Hello everyone,
Over the past year, I've encountered two strange issues with net.ListenTCPand listener.Accept. Without explicitly enabling reuseport, multiple service processes on the same machine, all searching for available ports starting from 9000, managed to successfully call listenon the same IP and port. At least when calling net.ListenTCP, it returned err == nil, and the error only appeared during listener.Accept. However, at the time, we weren't explicitly checking the returned error or printing the error message. Instead, when we found the returned conn == nil, we kept retrying listener.Acceptin a for-loop.
We've reproduced this issue twice within a year. The environment was a virtual machine allocated on a physical host with a Linux 5.4 kernel, and it was very difficult to reproduce. Our immediate fix was to add the error checking logic and print the specific error. While handling this issue, we also ran into the problem with netError.Temporary().
I completely agree with Ian's insight: "Whether an error is temporary depends on what you were doing at the time." For the specific case of listener.Accept(), even if netError.Temporary()returns true, retrying doesn't necessarily mean the service can remain available. Errors always manifest in wildly different ways. In our specific flawed usage scenario, the service had already successfully registered with the name service, and other services had already discovered it and started sending requests. However, because the listenwasn't actually successful (the IP:port was held by another process), it resulted in persistent access failures.
But if we don't use Temporary(), asking developers to enumerate all possible temporary errors that can be retried isn't a very straightforward task. Could several categorical functions, similar to IsTimeout, be provided to allow developers to combine them freely? For example, something like if ne.IsTimeout() || ne.IsXXX() || ne.IsYYY().
On Nov 18, 2025, at 3:36 AM, 'Brian Candler' via golang-nuts <golan...@googlegroups.com> wrote:
When the problem occurs, I suggest you look at "ss -natp" ("netstat -natp" on older systems) and see if you really do have two listening sockets on the same port and address.
To view this discussion visit https://groups.google.com/d/msgid/golang-nuts/86d641cd-4503-4568-b491-f82b5fa705c9n%40googlegroups.com.

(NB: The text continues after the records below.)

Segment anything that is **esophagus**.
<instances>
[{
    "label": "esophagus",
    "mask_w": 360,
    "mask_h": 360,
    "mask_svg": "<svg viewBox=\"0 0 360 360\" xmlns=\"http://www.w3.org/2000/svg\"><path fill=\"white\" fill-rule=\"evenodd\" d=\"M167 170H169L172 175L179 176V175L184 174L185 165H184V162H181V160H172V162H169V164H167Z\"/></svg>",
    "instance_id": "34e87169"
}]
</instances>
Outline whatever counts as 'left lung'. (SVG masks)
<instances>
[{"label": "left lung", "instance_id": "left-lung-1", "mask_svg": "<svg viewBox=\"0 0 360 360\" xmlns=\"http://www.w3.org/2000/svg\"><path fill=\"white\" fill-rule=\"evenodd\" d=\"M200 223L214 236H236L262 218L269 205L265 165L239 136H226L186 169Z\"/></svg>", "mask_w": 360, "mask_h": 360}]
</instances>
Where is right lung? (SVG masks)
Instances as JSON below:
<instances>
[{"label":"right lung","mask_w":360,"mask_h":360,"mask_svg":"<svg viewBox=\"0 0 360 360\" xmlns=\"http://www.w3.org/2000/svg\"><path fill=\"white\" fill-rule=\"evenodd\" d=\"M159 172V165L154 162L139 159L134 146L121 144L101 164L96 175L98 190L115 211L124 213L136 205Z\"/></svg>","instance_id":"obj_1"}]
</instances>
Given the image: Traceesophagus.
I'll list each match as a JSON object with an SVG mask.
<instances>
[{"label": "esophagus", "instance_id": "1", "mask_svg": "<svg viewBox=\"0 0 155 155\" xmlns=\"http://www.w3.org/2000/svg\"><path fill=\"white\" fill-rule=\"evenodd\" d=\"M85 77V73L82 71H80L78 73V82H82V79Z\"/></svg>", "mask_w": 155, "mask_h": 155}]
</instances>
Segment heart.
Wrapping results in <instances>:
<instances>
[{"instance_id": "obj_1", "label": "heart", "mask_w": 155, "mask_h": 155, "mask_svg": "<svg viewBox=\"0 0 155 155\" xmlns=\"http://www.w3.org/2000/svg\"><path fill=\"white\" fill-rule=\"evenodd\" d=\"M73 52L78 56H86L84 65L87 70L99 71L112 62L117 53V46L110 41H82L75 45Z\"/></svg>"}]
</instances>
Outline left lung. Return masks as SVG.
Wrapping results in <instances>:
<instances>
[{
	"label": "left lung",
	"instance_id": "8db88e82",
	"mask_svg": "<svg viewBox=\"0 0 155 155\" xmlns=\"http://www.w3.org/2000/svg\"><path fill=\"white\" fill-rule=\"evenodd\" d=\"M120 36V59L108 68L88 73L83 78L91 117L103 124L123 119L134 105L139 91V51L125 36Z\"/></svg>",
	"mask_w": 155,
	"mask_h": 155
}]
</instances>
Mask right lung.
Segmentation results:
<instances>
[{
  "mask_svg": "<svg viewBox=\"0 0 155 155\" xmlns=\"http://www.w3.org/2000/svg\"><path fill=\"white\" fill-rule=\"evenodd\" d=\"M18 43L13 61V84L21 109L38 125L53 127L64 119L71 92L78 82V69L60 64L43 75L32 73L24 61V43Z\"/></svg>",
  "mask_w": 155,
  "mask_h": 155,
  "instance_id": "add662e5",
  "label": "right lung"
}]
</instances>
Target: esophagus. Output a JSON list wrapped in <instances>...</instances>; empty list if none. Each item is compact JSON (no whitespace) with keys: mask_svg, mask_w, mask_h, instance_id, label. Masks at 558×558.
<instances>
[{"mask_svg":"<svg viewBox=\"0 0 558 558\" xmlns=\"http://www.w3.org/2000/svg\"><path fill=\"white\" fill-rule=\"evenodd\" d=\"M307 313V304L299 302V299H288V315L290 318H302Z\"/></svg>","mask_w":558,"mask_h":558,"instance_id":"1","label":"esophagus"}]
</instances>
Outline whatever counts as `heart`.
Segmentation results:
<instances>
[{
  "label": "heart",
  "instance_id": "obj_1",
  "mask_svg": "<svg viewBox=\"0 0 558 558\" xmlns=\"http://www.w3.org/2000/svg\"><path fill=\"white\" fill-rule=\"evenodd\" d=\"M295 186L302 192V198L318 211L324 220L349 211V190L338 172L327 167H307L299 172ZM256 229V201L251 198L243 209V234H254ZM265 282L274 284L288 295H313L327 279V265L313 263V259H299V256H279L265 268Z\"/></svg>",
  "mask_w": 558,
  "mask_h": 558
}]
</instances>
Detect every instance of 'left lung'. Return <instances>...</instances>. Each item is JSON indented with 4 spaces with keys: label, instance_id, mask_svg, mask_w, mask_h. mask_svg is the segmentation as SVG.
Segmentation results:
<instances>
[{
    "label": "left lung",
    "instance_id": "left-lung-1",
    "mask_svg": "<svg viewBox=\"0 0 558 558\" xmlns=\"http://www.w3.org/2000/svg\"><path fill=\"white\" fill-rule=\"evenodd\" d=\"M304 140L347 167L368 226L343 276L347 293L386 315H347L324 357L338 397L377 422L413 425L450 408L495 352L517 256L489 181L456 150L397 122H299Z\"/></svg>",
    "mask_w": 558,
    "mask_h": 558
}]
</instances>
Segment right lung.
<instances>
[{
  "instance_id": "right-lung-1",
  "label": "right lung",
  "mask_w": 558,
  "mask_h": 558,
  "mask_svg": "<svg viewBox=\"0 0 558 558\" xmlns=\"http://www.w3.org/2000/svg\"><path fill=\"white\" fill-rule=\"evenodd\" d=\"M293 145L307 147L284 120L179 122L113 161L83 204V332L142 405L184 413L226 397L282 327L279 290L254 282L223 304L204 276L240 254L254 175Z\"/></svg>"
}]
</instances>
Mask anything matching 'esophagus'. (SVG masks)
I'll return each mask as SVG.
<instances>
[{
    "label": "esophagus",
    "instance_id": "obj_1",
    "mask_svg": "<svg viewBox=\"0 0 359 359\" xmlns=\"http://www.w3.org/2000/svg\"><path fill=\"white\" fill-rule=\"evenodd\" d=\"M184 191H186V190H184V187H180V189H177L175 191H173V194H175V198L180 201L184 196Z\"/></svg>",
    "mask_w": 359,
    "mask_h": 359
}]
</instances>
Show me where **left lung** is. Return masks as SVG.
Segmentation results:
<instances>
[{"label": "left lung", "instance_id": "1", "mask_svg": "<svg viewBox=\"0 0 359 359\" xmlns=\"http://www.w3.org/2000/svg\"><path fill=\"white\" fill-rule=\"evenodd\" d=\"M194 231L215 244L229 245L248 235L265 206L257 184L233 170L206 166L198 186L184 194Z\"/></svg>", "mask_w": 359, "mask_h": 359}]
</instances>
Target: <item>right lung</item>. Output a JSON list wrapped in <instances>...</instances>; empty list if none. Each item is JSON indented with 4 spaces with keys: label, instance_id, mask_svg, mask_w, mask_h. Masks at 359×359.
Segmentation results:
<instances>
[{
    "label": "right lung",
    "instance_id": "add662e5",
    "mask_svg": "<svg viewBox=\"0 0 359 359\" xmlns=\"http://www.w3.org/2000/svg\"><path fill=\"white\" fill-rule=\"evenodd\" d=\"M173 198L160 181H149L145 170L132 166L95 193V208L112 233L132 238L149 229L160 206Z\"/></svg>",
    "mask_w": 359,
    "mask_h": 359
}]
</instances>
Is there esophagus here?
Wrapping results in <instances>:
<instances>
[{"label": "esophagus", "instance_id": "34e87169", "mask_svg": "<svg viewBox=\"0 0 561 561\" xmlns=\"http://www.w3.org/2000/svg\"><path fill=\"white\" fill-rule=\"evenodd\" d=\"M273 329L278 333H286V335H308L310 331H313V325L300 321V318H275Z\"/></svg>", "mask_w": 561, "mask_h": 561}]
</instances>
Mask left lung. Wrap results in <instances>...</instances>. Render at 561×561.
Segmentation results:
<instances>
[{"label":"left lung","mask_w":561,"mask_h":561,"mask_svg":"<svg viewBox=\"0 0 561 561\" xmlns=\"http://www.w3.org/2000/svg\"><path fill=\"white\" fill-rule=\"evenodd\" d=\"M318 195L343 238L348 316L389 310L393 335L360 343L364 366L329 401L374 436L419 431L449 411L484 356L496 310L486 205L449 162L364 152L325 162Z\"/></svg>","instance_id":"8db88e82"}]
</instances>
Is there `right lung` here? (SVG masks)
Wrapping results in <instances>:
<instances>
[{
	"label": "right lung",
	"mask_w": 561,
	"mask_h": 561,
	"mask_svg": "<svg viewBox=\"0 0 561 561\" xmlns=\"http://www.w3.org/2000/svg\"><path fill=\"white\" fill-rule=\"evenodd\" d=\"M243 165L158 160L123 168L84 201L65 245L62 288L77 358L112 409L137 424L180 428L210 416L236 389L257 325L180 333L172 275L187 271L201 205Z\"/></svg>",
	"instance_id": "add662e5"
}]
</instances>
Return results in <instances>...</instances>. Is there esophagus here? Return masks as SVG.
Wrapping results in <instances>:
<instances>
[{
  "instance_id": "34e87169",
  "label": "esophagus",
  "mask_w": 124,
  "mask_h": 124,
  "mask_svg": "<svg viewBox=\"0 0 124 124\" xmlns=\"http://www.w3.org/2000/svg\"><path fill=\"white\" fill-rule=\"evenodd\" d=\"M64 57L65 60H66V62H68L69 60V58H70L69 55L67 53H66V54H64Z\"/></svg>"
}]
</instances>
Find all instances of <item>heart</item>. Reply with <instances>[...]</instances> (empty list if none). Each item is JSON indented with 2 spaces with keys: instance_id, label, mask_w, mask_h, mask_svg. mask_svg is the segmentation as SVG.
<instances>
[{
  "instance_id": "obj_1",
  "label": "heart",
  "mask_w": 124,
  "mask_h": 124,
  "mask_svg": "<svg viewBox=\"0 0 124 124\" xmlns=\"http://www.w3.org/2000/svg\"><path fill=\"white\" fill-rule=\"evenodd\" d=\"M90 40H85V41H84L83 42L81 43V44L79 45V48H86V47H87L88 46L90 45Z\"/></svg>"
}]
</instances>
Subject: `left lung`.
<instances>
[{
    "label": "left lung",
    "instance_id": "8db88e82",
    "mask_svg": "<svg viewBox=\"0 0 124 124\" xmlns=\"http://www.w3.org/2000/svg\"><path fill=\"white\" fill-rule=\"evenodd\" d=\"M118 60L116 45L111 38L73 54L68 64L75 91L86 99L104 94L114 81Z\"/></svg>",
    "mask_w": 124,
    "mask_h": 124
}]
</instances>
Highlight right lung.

"Double bind race" refers to a scenario where multiple threads/CPUs attempt to bind() to the same (IP, port, proto) almost simultaneously. Due to a race condition window in the kernel when creating and inserting an inet_bind_bucket (port binding bucket), the following may occur :
Both threads may believe the port is available.
Both threads may create their own inet_bind_bucket.
The kernel might ultimately insert one bucket, but in an inconsistent state.
This can lead to one thread's bind operation failing with an unexpected error (e.g., not EADDRINUSE), or, in older versions, even result in a temporary "successful duplicate bind" (which theoretically should not happen) .
This type of race condition is typically difficult to reproduce and requires a multi-core environment with near-instantaneous concurrent attempts to bind to the same port .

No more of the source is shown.